Associate Professor, Nephrology

University of California, Davis

Eligibility Criteria

Inclusion Criteria

  • Moderate-severe CKD determined by eGFR \<50ml/min per 1.73m2 by CKD EPI equation on at least 2 consecutive occasions.
  • Metabolic acidosis defined as bicarbonate level\<24 on two consecutive occasions. Bicarbonate level of 24 or less allowed if eGFR\<=45ml/min per 1.73m2
  • Age 21 to 85 years old

Exclusion Criteria

  • Type 1 diabetes
  • Poorly controlled diabetes (HgbA1c\>10%)
  • History of persistent hyperkalemia (K\>5.4)
  • History of persistent hypokalemia (K\<3.3)
  • Uncontrolled blood pressure (\>170/100)
  • Chronic treatment with renal replacement therapy
  • History of aortic dissection or severe valvular heart disease
  • Exercise induced angina
  • Uncontrolled cardiac dysrhythmia
  • Oxygen dependent chronic obstructive pulmonary disease (COPD)

Arms & Interventions

Sodium bicarbonate 16 weeks

Sodium bicarbonate will be dosed at 0.8meq per kilogram of ideal body weight daily (1meq is approximately 84mg). We will use the Devine formula to determine ideal body weight. Investigational Drug Services at both UC Davis and Vanderbilt will compound the sodium bicarbonate. Sodium bicarbonate 650 mg tablets will be over-encapsulated and matching placebo capsules will be prepared. Participants will be limited to a maximum of 9 capsules daily (maximum dose = 5850mg of sodium bicarbonate). Capsules will be dispensed to patients in two separate 8-week allotments. The dose will be rounded to the nearest whole capsule and depending on participant preference may be divided into portions taken twice or thrice daily. Given the high probability of interruption in sodium bicarbonate supply and availability, we may need to change brands of sodium bicarbonate intermittently.
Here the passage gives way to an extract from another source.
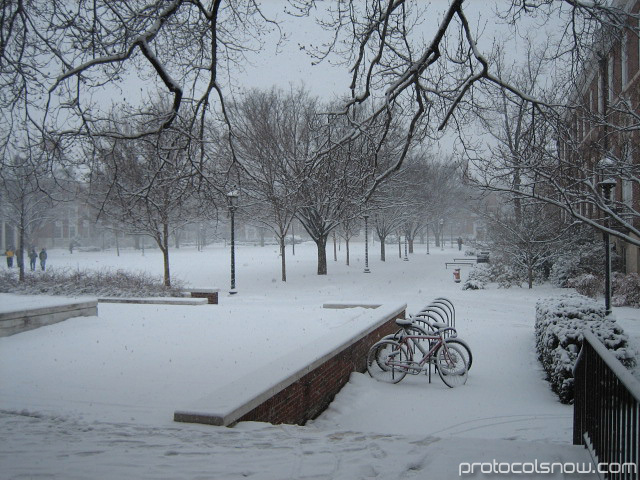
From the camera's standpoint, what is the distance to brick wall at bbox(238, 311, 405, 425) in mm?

Intervention: Sodium bicarbonate

placebo 16 weeks

Microcrystalline cellulose

Intervention: placebo

Outcomes

Primary Outcomes

Insulin sensitivity (SI) by insulin clamp

Time Frame: 16 weeks

Primary endpoint for the hyperinsulinemic euglycemic clamp testing will be insulin sensitivity defined as (glucose disposal rate - concentration of infused glucose)/(insulin concentration at steady state - fasting insulin concentration). Units are mg/min per microunit per milliliter.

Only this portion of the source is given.